MY one solution which was getting tle got accpeted in C++(gcc-4.3.2).
also for others solution I have seen performance boost.
There may be many reasons for one compiler version being slower than the other. It may depend on some parameters like the load on the judge server at the time of the submission, the data structure that is used in the submission etc.
I have an example where its the complete opposite (GCC 4.3.2 is slower than GCC 4.0.0-8). See submission Id 2349591 and 2349588. Both the solutions are ditto copy of each other, but GCC 4.3.2 gives a TLE while GCC 4.0.0-8 gives an AC. On investigation we found that the submission was using a Linked list. Linked lists are slower than a Vectors or Array for every operation. You can refer the below links for reference.
Linked list was not efficient for this problem, the user should have used some other faster data structure. It is very difficult for the problem setter and tester to approximate time limits for every such case as consistency in execution time between compiler versions can not be guaranteed.
Well, adding to what @tojochacko mentioned, I would like to add that it also depends on the optimizations that is done by the compiler, and there are several changes every time gcc comes up with a newer version.
And I observed the behavior when I went deeper into the mechanism of gcc, and reading the dump files it produces during compilation, the gimple and control flow graphs that are created all internally. After a lot of research, it was found that different versions might have different optimizations for the same program.

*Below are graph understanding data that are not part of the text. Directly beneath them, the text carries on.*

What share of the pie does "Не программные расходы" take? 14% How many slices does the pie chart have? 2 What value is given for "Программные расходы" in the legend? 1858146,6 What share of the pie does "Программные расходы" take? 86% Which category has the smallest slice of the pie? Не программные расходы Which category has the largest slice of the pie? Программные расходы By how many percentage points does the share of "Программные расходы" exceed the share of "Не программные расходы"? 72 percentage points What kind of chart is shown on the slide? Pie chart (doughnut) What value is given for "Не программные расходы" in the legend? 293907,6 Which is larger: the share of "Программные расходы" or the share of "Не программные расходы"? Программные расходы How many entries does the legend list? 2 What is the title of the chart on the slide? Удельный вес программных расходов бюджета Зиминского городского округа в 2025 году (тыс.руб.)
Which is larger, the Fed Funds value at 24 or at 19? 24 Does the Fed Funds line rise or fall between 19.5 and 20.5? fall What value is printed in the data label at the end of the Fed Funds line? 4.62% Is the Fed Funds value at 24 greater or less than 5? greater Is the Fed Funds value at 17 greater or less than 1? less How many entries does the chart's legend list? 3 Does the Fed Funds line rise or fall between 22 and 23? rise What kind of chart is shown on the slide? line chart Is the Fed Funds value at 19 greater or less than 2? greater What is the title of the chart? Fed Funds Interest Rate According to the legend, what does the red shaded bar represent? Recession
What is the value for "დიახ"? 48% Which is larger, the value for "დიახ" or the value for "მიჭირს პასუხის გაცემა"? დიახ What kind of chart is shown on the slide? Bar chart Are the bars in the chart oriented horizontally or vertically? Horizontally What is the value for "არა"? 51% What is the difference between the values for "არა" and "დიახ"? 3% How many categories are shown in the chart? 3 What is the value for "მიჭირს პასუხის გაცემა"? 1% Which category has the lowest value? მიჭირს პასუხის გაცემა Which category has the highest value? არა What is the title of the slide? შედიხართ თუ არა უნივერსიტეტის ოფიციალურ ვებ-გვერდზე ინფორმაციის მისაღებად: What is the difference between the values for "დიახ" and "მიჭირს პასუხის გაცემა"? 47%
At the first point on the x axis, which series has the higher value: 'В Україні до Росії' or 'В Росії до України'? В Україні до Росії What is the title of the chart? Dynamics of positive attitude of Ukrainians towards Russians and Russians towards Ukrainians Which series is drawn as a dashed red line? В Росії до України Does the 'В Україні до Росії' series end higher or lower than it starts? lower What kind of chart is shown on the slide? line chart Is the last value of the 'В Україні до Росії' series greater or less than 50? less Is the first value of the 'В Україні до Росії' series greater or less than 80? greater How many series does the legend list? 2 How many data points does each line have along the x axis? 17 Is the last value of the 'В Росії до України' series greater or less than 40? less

gcc 4.0.0 was released in year 2005 while gcc 4.3.2 came in year 2008. So apart from language changes there are compiler improvements and bug-fixes as well in newer version. That explains the performance difference.
BTW there is no reason of using older version. Man here we are asking for gcc 4.8!
If you want real reasons for the difference you should look at “General Optimizer Improvements” in change log of gcc 4.1, gcc 4.2 and gcc 4.3. I will copy some of them below-
GCC can now partition functions in sections of hot and cold code. This can significantly improve performance due to better instruction cache locality. This feature works best together with profile feedback driven optimization.
During feedback directed optimizations, the expected block size the memcpy, memset and bzero functions operate on is discovered and for cases of commonly used small sizes, specialized inline code is generated.
Transition of basic block profiling to tree level implementation has been completed. The new implementation should be considerably more reliable and can be used to drive higher level optimizations, such as inlining.